EXERCISE INSTRUCTIONS
- a) Answer these from the violin plot excerpt:
(i) What happens to a violin plot's width in areas with more observations?
(ii) What subtitle is given to the first plot?
(iii) Which dataframe does the second plot use?
- b) Reproduce word for word the portion of the violin plot excerpt from "5.4. Violin Plot" to "a probability distribution.".

EXCERPTED TEXT
>>>>>
5.4. Violin Plot Example

How about leveraging a “violin” plot? A violin plot’s width swells in areas with more observations and contracts with sparser data so it is like looking at a probability distribution.


ggplot(data = concrete_independent) +      # EDIT Changing dataframe
  
  theme_bw( ) +                            # changing the plotting theme
  
  theme(axis.text.x = element_blank()) +   # adding an extra trait to the x-axis
                                           # to not print labels on the x-axis 
                                           # (the labels overlap and doesn't look
                                           # pretty...)
  
  aes(y      = Value,                     # map y-axis value
      x      = Parameter,                 # map x-axis value
      color  = Parameter) +               # map colors for different quality
  
  ggtitle(label    = "Yeh Superplasticizer Tests",
          subtitle = "Concrete Test Components") + # Custom Title
  
  ylab(expression('Amount (kg m'^-3*")")) + #  Changing Custom Axis Label

  geom_violin(scale="width") # EDIT: change to a violin plot 

                             #   the width argument 
                             # gives every plot the same width
  

and…


ggplot(data = concrete_dependent) +      # EDIT Changing dataframe
  
  theme_bw( ) +                            # changing the plotting theme
  
  theme(axis.text.x = element_blank()) +   # adding an extra trait to the x-axis
                                           # to not print labels on the x-axis 
                                           # (the labels overlap and doesn't look
                                           # pretty...)
  
  aes(y      = Value,                     # map y-axis value
      x      = Parameter,                 # map x-axis value
      color  = Parameter) +               # map colors for different quality
  
  ggtitle(label    = "Yeh Superplasticizer Tests",
          subtitle = "Concrete Test Results") + # Custom Title
  
  ylab("Values") +

  # NEW: It says scale color but "color" is how we are distinguishing
  #      out boxplots (as seen in the mapping/aes command)
<<<<<
RECORDED INFORMATION
>>>>>
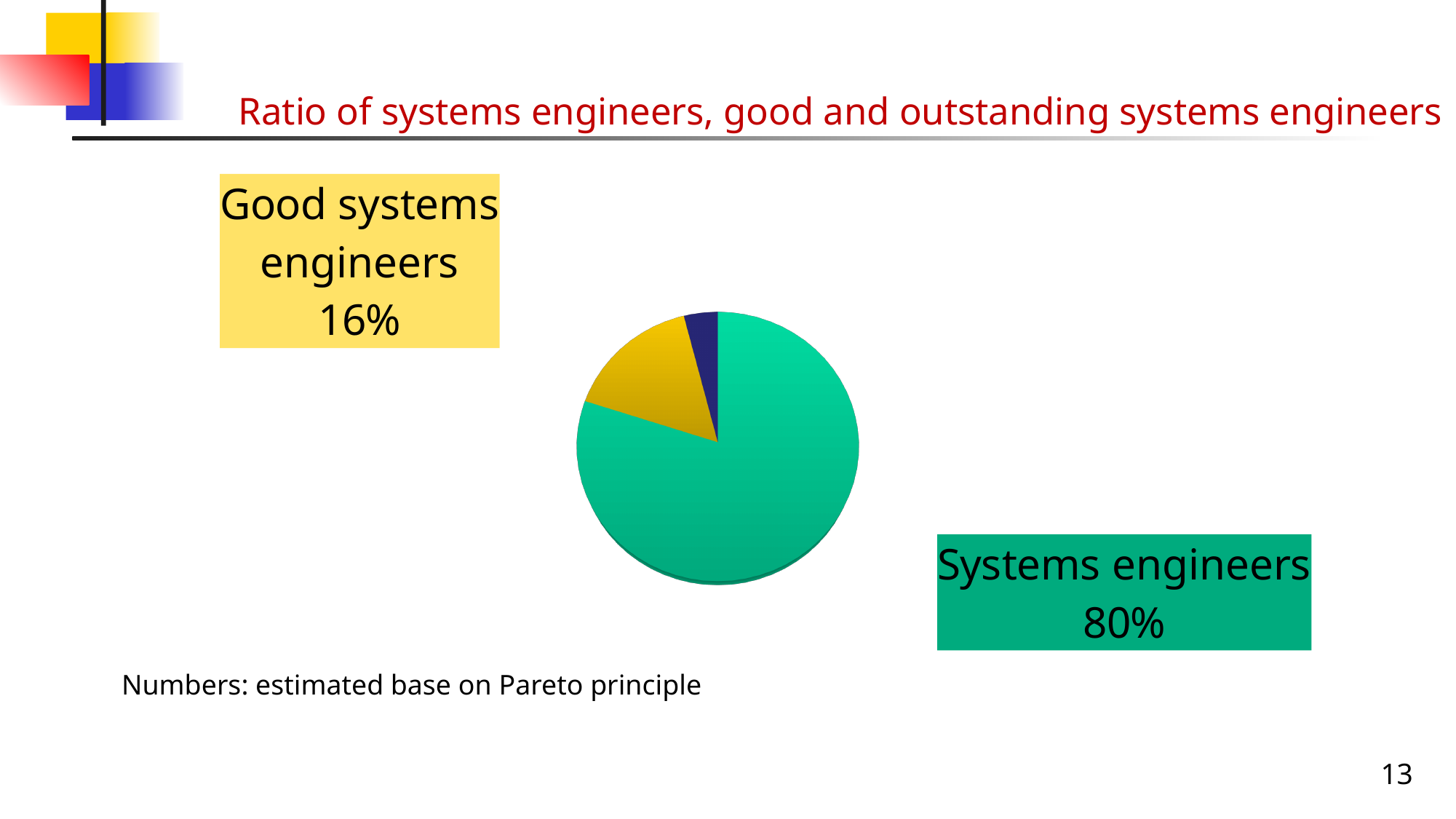
What kind of chart is shown on the slide? Pie chart What is the difference in percentage points between the Systems engineers share and the Good systems engineers share? 64 percentage points How many slices does the pie chart have? 3 What is the value shown for Good systems engineers? 16% What share of the pie do Systems engineers represent? 80% What is the title of the slide containing the pie chart? Ratio of systems engineers, good and outstanding systems engineers What colour is the slice representing Systems engineers? Green Which is larger, the share for Systems engineers or the share for Good systems engineers? Systems engineers Which labelled category has the largest slice of the pie? Systems engineers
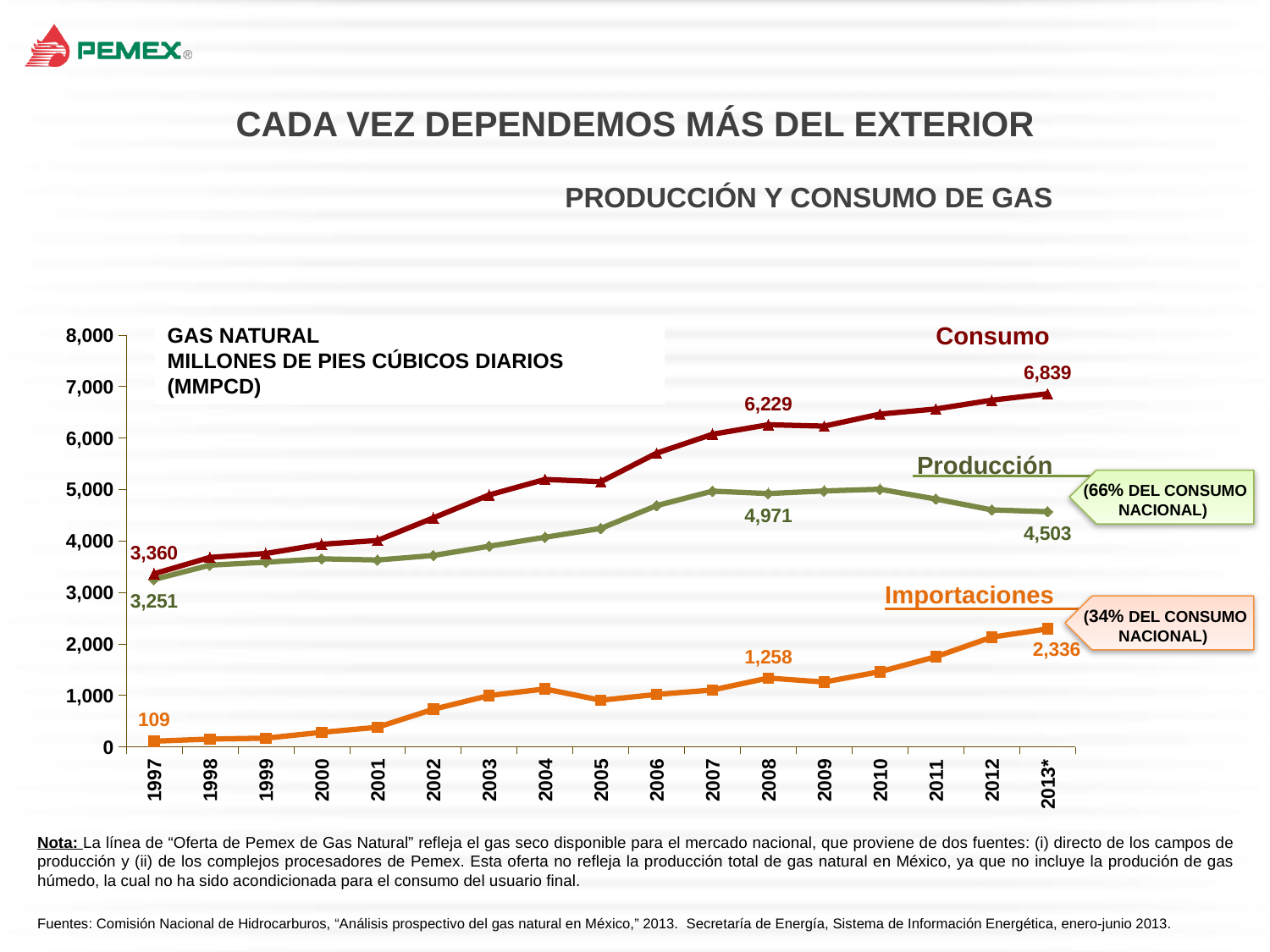
What is the difference between Consumo and Producción in 2013*? 2,336 What type of chart is shown on the slide? line chart Is the Producción value for 2010 greater or less than 4,000? greater How many years are shown on the x axis? 17 What is the Importaciones value for 1997? 109 What is the Producción value for 2013*? 4,503 Which is larger in 2008, Consumo or Importaciones? Consumo Do the Importaciones values generally rise or fall from 1997 to 2013*? rise What is the difference between the Consumo values for 2013* and 1997? 3,479 How many series are plotted on the chart? 3 What is the Consumo value for 2013*? 6,839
<<<<<
EXERCISE SOLUTIONS
- a)
(i) It swells.
(ii) "Concrete Test Components"
(iii) concrete_dependent

- b)
5.4. Violin Plot Example

How about leveraging a “violin” plot? A violin plot’s width swells in areas with more observations and contracts with sparser data so it is like looking at a probability distribution.